(Source records)
>>>>

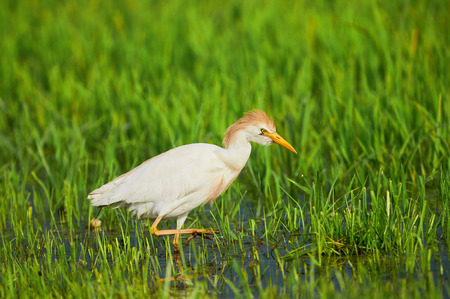 ardeidae: Cattle Egret hunting for frogs between the marsh grasses Stock Photo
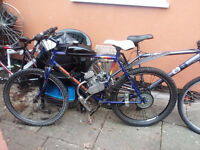 mountain bike with 80cc engine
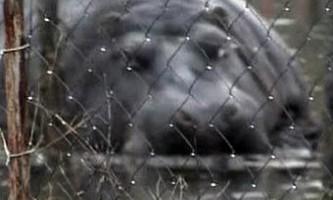Втік бегемот добровільно повернувся в зоопарк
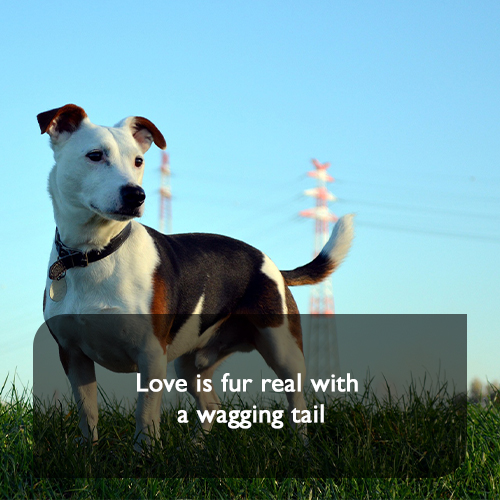 9. Love is fur real with a wagging tail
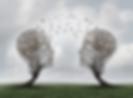 tree-bird-share_0 (1).png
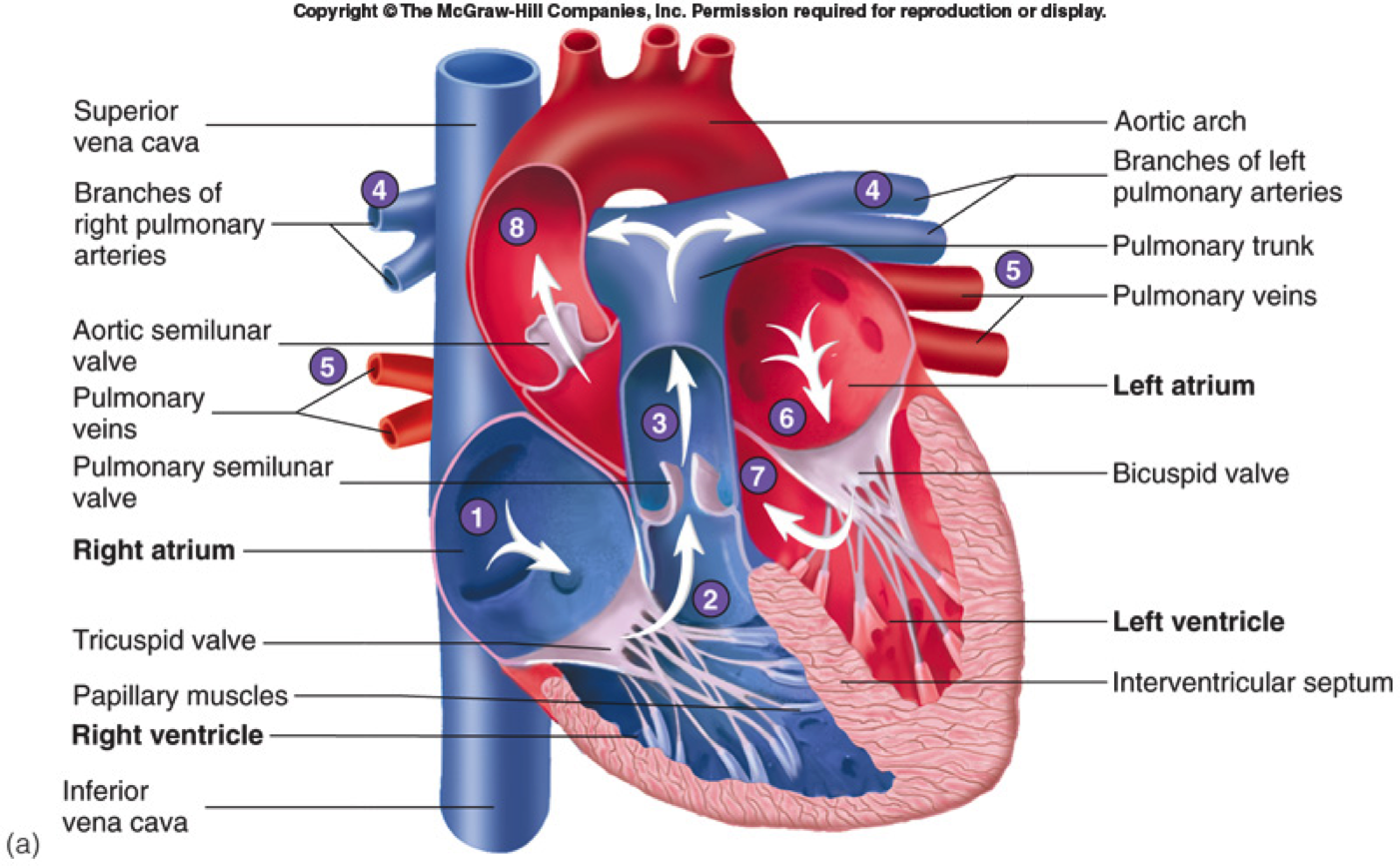 medium resolution of parts of the heart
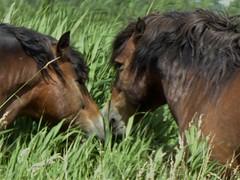 Semi wild exmoor ponies close to Hiempenser Wielen, Leeuwarden (Alta alatis patent) Tags: pony noses greeting greet leeuwarden exmoor semiwild hiempenserwielen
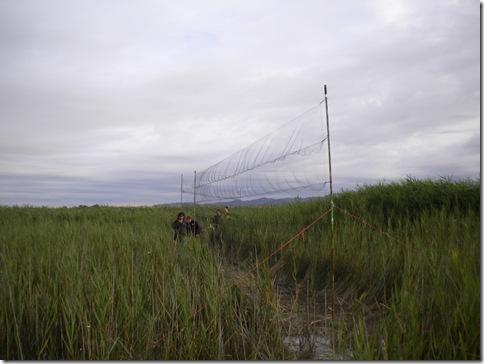 08-repasando redes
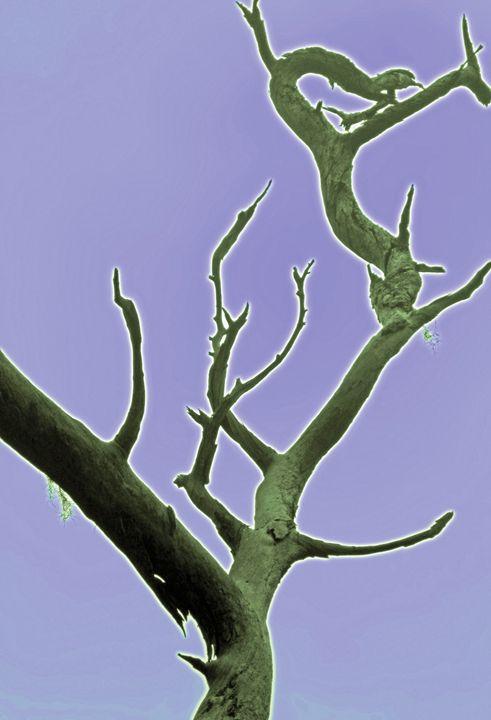 Green Glow Tree - francine mabie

<<<<

WHAT YOU WILL DO
What do the lines above say from the line containing "08-repasando redes" through the last line? Quote them exactly, both ends included, and leave out the pictures.

EXERCISE RESPONSE
 08-repasando redes
 Green Glow Tree - francine mabie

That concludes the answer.